2.  **Normality:** The magnitude (norm) of each vector should be 1.

In [4]:
# Create a matrix from the resulting basis vectors (as rows)
E = np.array([e1, e2, e3])
print("Our orthonormal basis E:")
print(E)

# 1. Check for orthogonality
print("\n--- Orthogonality Check (dot products should be ~0) ---")
print(f"e1 . e2 = {np.dot(e1, e2):.10f}")
print(f"e1 . e3 = {np.dot(e1, e3):.10f}")
print(f"e2 . e3 = {np.dot(e2, e3):.10f}")

# A more elegant way is to compute E @ E.T, which should be the identity matrix
identity_matrix = E @ E.T
print("\nE @ E.T (should be the Identity Matrix):")
print(np.round(identity_matrix, 10)) # Round to handle floating point inaccuracies


# 2. Check for normality
print("\n--- Normality Check (magnitudes should be 1) ---")
print(f"||e1|| = {np.linalg.norm(e1):.4f}")
print(f"||e2|| = {np.linalg.norm(e2):.4f}")
print(f"||e3|| = {np.linalg.norm(e3):.4f}")

Our orthonormal basis E:
[[ 7.07106781e-01  7.07106781e-01  0.00000000e+00]
 [-7.07106781e-01  7.07106781e-01  0.00000000e+00]
 [ 6.38378239e-16 -1.66533454e-16  1.00000000e+00]]

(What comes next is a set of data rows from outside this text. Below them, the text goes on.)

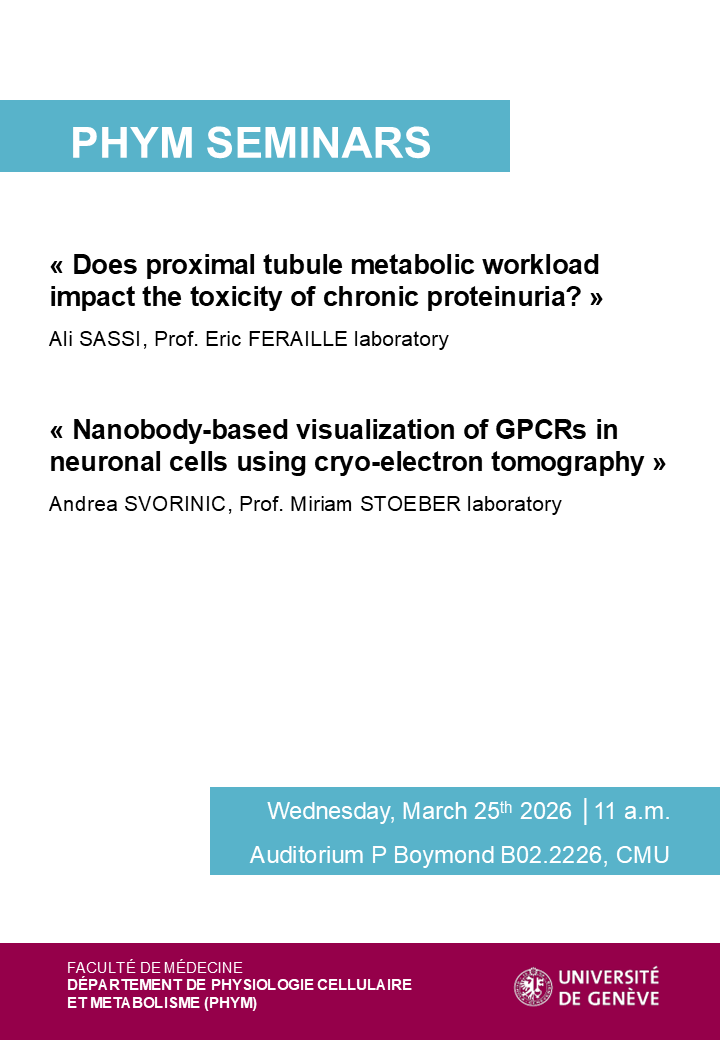 PHYM SEMINARS

« Does proximal tubule metabolic workload impact the toxicity of chronic proteinuria? »

Ali SASSI, Prof. Eric FERAILLE laboratory

« Nanobody-based visualization of GPCRs in neuronal cells using cryo-electron tomography »

Andrea SVORINIC, Prof. Miriam STOEBER laboratory

Wednesday, March 25$^{th}$ 2026 | 11 a.m.

Auditorium P Boymond B02.2226, CMU

FACULTÉ DE MÉDECINE
DÉPARTEMENT DE PHYSIOLOGIE CELLULAIRE ET METABOLISME (PHYM)

UNIVERSITÉ DE GENÈVE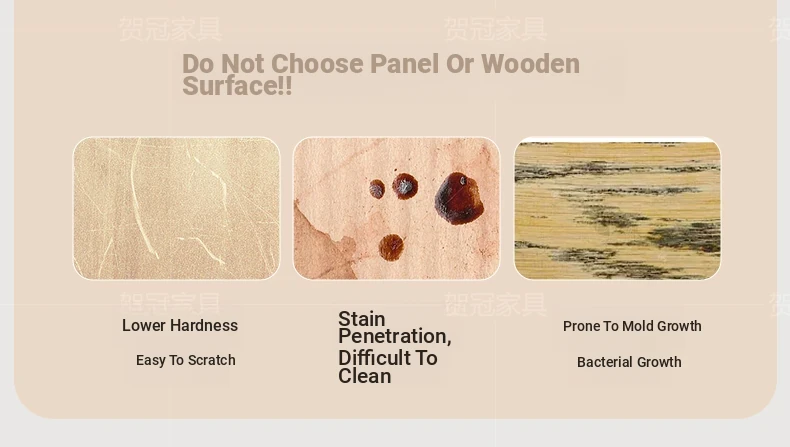 贺冠家具 贺冠家具

Do Not Choose Panel Or Wooden Surface!!

贺冠家具 贺冠家具

Lower Hardness

Easy To Scratch

Stain Penetration,

Difficult To Clean

Prone To Mold Growth

Bacterial Growth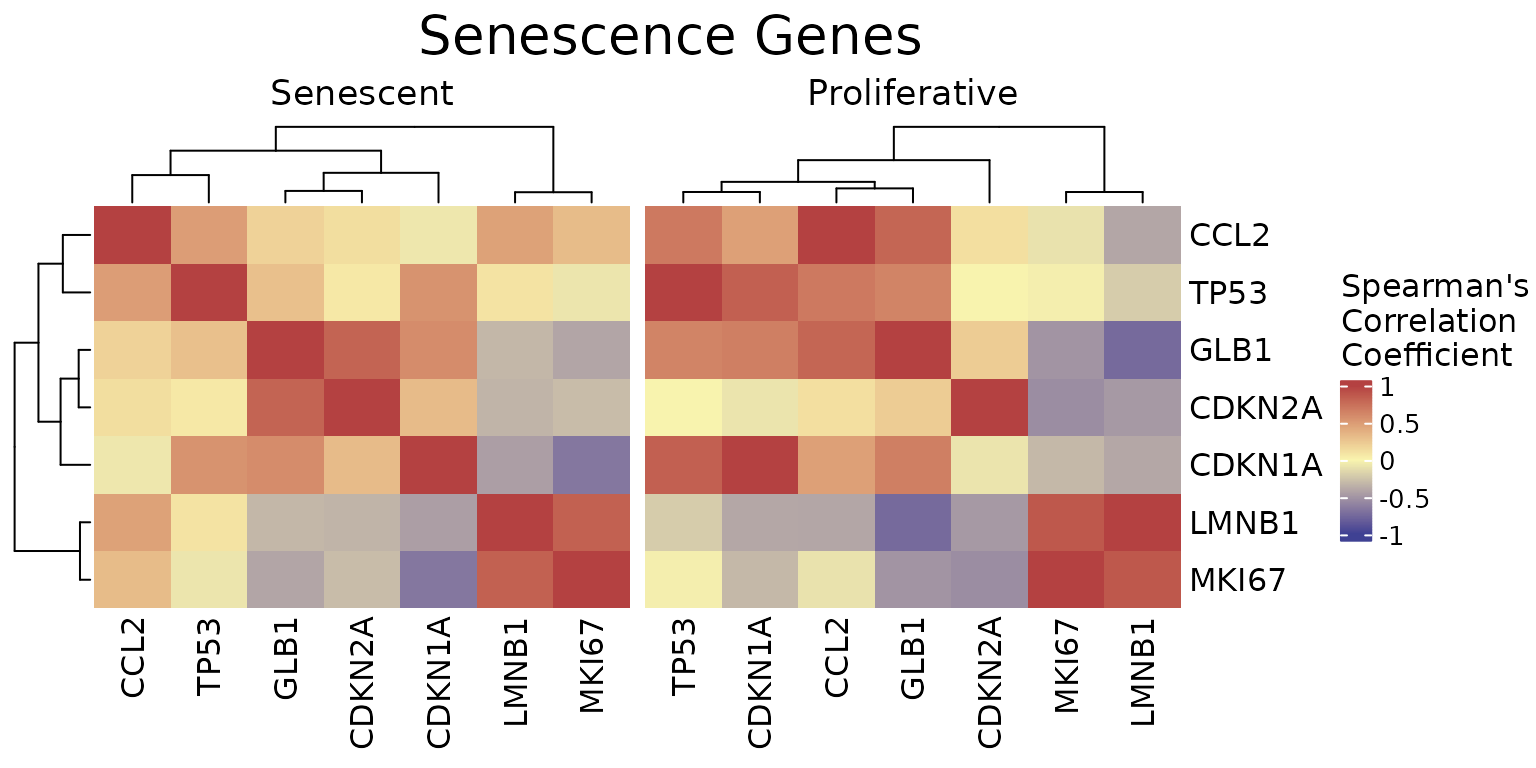 Senescence Genes

Senescent

Proliferative

CCL2
TP53
GLB1
CDKN2A
CDKN1A
LMNB1
MKI67

Spearman's Correlation Coefficient
1
0.5
0
-0.5
-1

CCL2
TP53
GLB1
CDKN2A
CDKN1A
LMNB1
MKI67

TP53
CDKN1A
CCL2
GLB1
CDKN2A
MKI67
LMNB1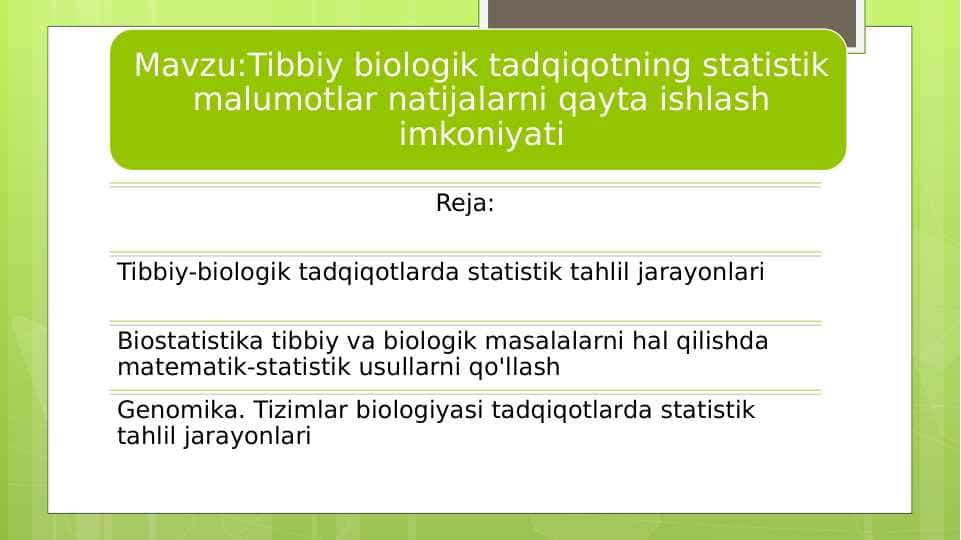 Mavzu:Tibbiy biologik tadqiqotning statistik malumotlar natijalarni qayta ishlash imkoniyati

Reja:

Tibbiy-biologik tadqiqotlarda statistik tahlil jarayonlari

Biostatistika tibbiy va biologik masalalarni hal qilishda matematik-statistik usullarni qo'llash

Genomika. Tizimlar biologiyasi tadqiqotlarda statistik tahlil jarayonlari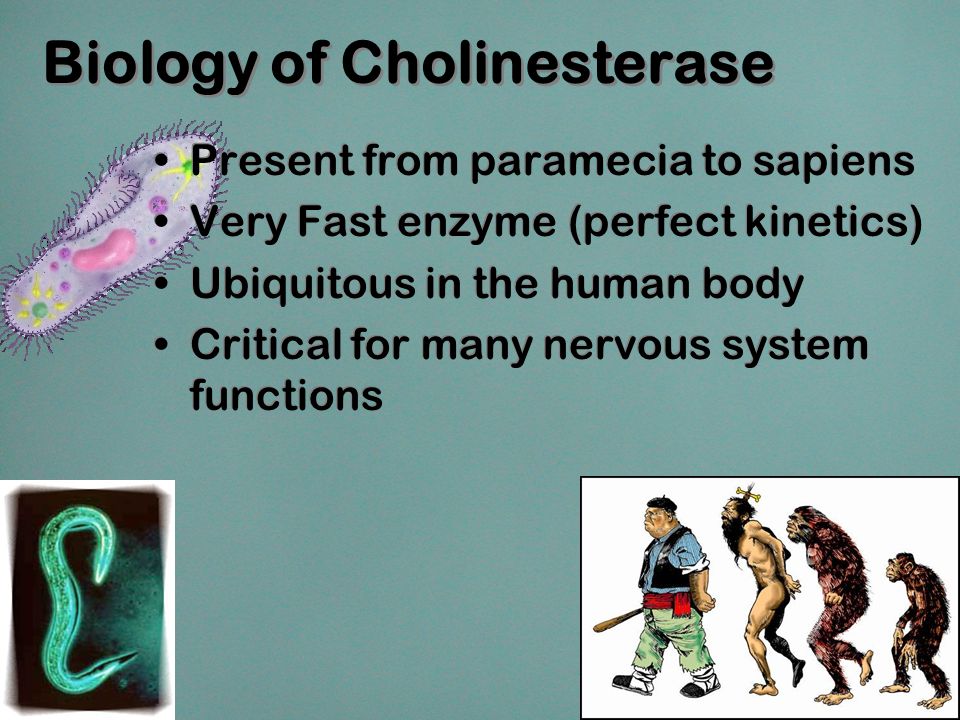 Biology of Cholinesterase

• Present from paramecia to sapiens
• Very Fast enzyme (perfect kinetics)
• Ubiquitous in the human body
• Critical for many nervous system functions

--- Orthogonality Check (dot products should be ~0) ---
e1 . e2 = 0.0000000000
e1 . e3 = 0.0000000000
e2 . e3 = -0.0000000000

E @ E.T (should be the Identity Matrix):
[[ 1.  0.  0.]
 [ 0.  1. -0.]
 [ 0. -0.  1.]]

--- Normality Check (magnitudes should be 1) ---
||e1|| = 1.0000
||e2|| = 1.0000
||e3|| = 1.0000


## A General Gram-Schmidt Function

We can encapsulate the logic into a single Python function that can handle any number of input vectors.

In [5]:
def gram_schmidt(vectors):
    """
    Performs the Gram-Schmidt process on a list of vectors.
    
    Args:
        vectors (list of np.array): A list of linearly independent vectors.
        
    Returns:
        np.array: A matrix where each row is an orthonormal basis vector.
    """
    basis = []
    for v in vectors:
        # Subtract the projections of v onto the existing basis vectors
        w = v - sum(np.dot(v, e) * e for e in basis)
        
        # Check for linear dependence. If w is the zero vector, the original
        # vectors were not linearly independent.
        if np.linalg.norm(w) > 1e-10: # Use a small tolerance for floating point
            basis.append(w / np.linalg.norm(w))
    return np.array(basis)

# Our original vectors as a list
V = [v1, v2, v3]

# Apply the function
E_func = gram_schmidt(V)

print("Orthonormal basis from the function:")
print(E_func)

# Verify the result
print("\nVerification (E @ E.T):")
print(np.round(E_func @ E_func.T, 10))

Orthonormal basis from the function:
[[ 7.07106781e-01  7.07106781e-01  0.00000000e+00]
 [-7.07106781e-01  7.07106781e-01  0.00000000e+00]
 [ 6.66133815e-16 -2.22044605e-16  1.00000000e+00]]

Verification (E @ E.T):
[[ 1.  0.  0.]
 [ 0.  1. -0.]
 [ 0. -0.  1.]]


## Conclusion

The Gram-Schmidt process is a powerful and intuitive algorithm for constructing an orthonormal basis from any set of linearly independent vectors. By iteratively subtracting projections and normalizing, it "straightens out" the original vectors into a perfectly perpendicular, unit-length framework. This resulting basis simplifies countless problems in linear algebra, numerical analysis, and beyond.